REQUIRED ACTION | Transcribe verbatim every line from the line containing "kingdom: Animalia" to the end of the entries, including both endpoints. Output nothing beyond those lines.

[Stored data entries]
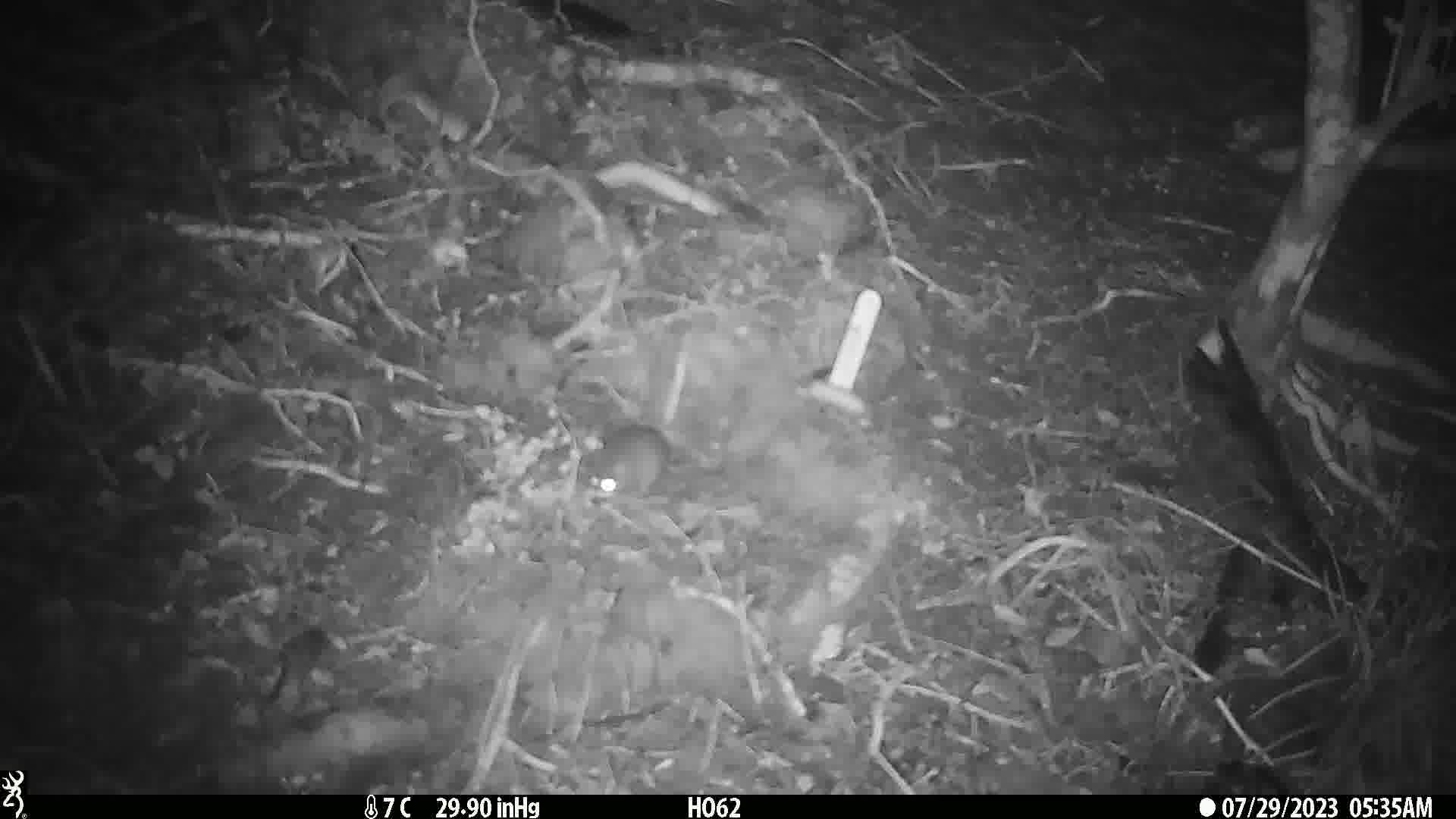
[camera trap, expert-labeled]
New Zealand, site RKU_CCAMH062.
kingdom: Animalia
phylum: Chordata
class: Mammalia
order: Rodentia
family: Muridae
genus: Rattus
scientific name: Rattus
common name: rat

OUTPUT FOR THIS TASK |
kingdom: Animalia
phylum: Chordata
class: Mammalia
order: Rodentia
family: Muridae
genus: Rattus
scientific name: Rattus
common name: rat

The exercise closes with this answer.